[BRIEF 1] In the Hall of Honor article, rewrite the paragraph beginning "The advice for figuring out" in a shorter form that keeps its main facts.
[BRIEF 2] Please retype the part of the Hall of Honor article starting with "Hall of Honor purpose" and going on through "excitement about education.".

FAYETTEVILLE -- It's perseverance that's the key to success, not good grades, and it's lifelong learners that have the biggest impact on the communities they live in, the 2017 inductees to the Hall of Honor told students Thursday.
The advice for figuring out a desired profession and preparing for it is often given to high school students, but that's not always practical, Martha McNair told an auditorium full of Fayetteville High School juniors.
Hall of Honor purpose
The purpose of the Fayetteville Public Education Foundation is threefold:
• To provide role models for students by honoring former students who have distinguished themselves.
• Create excitement about education.
• Honor those educators and friends who have made extraordinary contributions to public education in Fayetteville.
Source: Fayetteville Public Education Foundation
"I think, practically, you should get as much education as you can manage or tolerate and then be as flexible as possible," she said.

[GIVEN ENTRIES]
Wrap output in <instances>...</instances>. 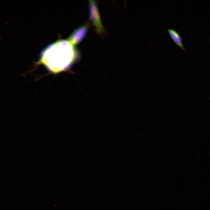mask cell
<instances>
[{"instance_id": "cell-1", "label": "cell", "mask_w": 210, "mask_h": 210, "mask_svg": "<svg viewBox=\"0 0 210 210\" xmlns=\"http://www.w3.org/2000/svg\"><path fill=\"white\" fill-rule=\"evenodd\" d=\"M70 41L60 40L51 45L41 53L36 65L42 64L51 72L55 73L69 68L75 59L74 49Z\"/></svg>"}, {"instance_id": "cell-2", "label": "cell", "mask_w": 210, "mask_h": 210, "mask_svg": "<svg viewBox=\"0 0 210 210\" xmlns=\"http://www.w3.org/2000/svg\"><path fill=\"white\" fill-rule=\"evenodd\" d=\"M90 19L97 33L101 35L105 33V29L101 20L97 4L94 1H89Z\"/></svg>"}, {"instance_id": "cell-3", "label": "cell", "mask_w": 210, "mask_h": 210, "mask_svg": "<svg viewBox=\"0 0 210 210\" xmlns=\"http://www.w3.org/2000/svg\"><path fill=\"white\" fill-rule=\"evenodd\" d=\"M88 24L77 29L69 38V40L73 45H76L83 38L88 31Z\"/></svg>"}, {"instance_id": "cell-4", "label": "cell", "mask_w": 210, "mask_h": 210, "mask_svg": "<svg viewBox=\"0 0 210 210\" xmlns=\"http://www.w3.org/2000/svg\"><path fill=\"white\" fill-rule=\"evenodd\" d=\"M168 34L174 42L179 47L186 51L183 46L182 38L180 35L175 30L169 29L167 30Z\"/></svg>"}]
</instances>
---
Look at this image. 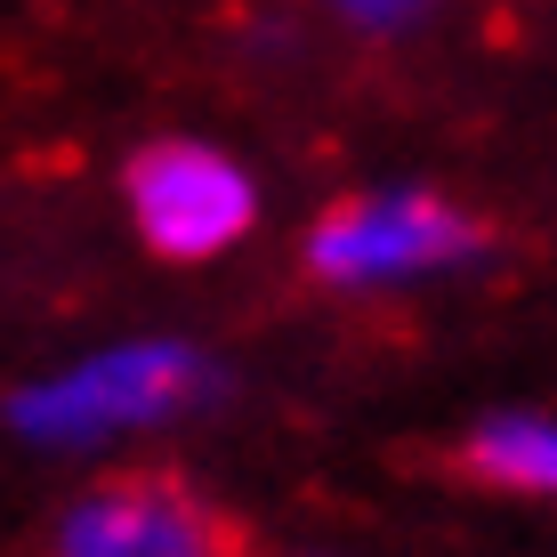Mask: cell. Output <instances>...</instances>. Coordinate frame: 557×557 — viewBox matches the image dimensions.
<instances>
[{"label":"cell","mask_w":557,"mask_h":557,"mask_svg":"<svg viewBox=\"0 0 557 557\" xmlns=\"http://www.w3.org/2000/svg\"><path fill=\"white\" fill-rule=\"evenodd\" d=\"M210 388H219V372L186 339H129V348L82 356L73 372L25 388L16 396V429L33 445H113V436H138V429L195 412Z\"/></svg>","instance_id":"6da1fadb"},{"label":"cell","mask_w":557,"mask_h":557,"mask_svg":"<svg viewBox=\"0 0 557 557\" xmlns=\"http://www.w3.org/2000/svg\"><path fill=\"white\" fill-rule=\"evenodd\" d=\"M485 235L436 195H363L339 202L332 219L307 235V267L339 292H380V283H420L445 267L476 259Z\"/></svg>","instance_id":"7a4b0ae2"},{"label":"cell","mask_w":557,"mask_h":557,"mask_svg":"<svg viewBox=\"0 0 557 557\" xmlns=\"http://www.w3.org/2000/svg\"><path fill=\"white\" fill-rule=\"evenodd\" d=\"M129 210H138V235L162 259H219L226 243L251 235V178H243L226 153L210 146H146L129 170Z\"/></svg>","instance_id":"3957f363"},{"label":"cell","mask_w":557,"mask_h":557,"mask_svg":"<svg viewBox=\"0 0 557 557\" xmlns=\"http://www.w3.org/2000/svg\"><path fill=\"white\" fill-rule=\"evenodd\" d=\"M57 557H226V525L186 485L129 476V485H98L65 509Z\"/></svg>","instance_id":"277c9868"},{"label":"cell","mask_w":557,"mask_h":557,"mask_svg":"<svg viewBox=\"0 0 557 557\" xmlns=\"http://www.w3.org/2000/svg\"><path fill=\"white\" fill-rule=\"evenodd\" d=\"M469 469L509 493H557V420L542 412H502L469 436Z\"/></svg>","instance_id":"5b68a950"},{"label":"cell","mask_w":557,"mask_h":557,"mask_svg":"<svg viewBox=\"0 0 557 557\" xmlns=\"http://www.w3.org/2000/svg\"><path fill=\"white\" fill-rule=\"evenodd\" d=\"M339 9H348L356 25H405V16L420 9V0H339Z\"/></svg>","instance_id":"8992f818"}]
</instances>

[TASK SOLUTION 1] Martha McNair told a full auditorium of Fayetteville High School juniors that high school students are often told to pick a profession and prepare for it, but that this advice isn't always practical.

[TASK SOLUTION 2]
Hall of Honor purpose
The purpose of the Fayetteville Public Education Foundation is threefold:
• To provide role models for students by honoring former students who have distinguished themselves.
• Create excitement about education.